-- Alıştırma metni --
........

Ağlamak istiyorum, resimdeki çocuk gibi de değil üstelik; bağıra çağıra, hıçkıra hıçkıra....
Mahallede küçük olduğu için oyuna alınmayan, alınmadığı için kafa tutan, kafa tuttuğu için dayak yiyen ve güçsüz olduğu için elinden hiçbir şey gelmeyen çocuğun sinirinden ağladığı gibi....
Uzun süren ayrılıklardan sonra sevdiklerine kavuşan insanların sevdiklerine sarıldıklarında uzun süredir tutulmuş bir nefesin bırakıldığı andaki rahatlama hissindeki gibi...
Hayatı boyunca ağlamamaya yemin etmiş (söz vermiş ya da karar vermiş her neyse) insanların yeminlerini bozduklarına bile üzülmeden yeminin bozulduğuna mutlu olucak kadar ağlamak...
Hiç pişman olmamış birnin pişman olduğunu anladığı andaki gibi ağlamak....

........

-- Yapılacak iş --
Ağlama isteğini anlatan yukarıdaki metni lütfen hiçbir yerini değiştirmeden baştan sona kopyala.

-- Kayıtlı veriler --
........

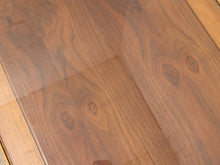 Load image into Gallery viewer, Close-up of a polished wood tabletop with visible grain and a glossy finish, showing reflections on the surface.
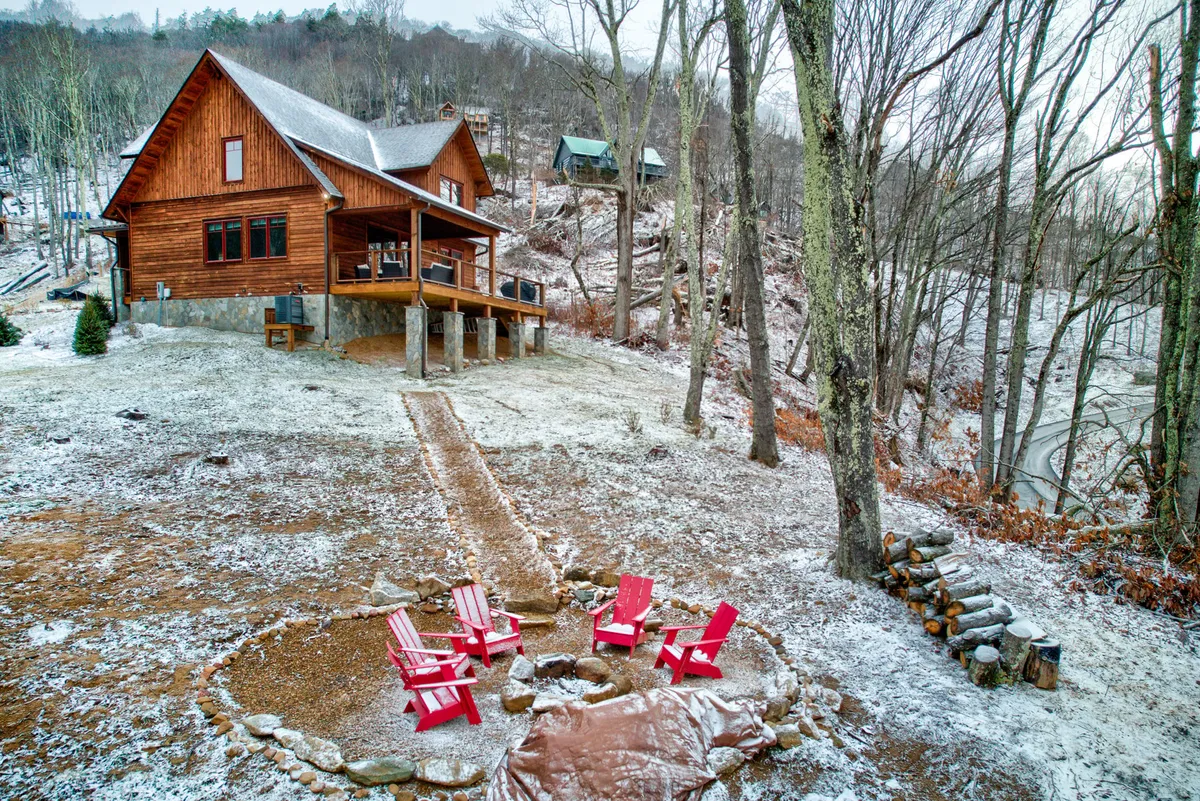Red Adirondack chairs circle a stone fire pit outside a wooden cabin, set among tall trees. The scene captures a communal mood, inviting guests to gather, share stories, and enjoy the mountain night air around the fire.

........

-- Bu göreve yanıt --
Ağlamak istiyorum, resimdeki çocuk gibi de değil üstelik; bağıra çağıra, hıçkıra hıçkıra....
Mahallede küçük olduğu için oyuna alınmayan, alınmadığı için kafa tutan, kafa tuttuğu için dayak yiyen ve güçsüz olduğu için elinden hiçbir şey gelmeyen çocuğun sinirinden ağladığı gibi....
Uzun süren ayrılıklardan sonra sevdiklerine kavuşan insanların sevdiklerine sarıldıklarında uzun süredir tutulmuş bir nefesin bırakıldığı andaki rahatlama hissindeki gibi...
Hayatı boyunca ağlamamaya yemin etmiş (söz vermiş ya da karar vermiş her neyse) insanların yeminlerini bozduklarına bile üzülmeden yeminin bozulduğuna mutlu olucak kadar ağlamak...
Hiç pişman olmamış birnin pişman olduğunu anladığı andaki gibi ağlamak....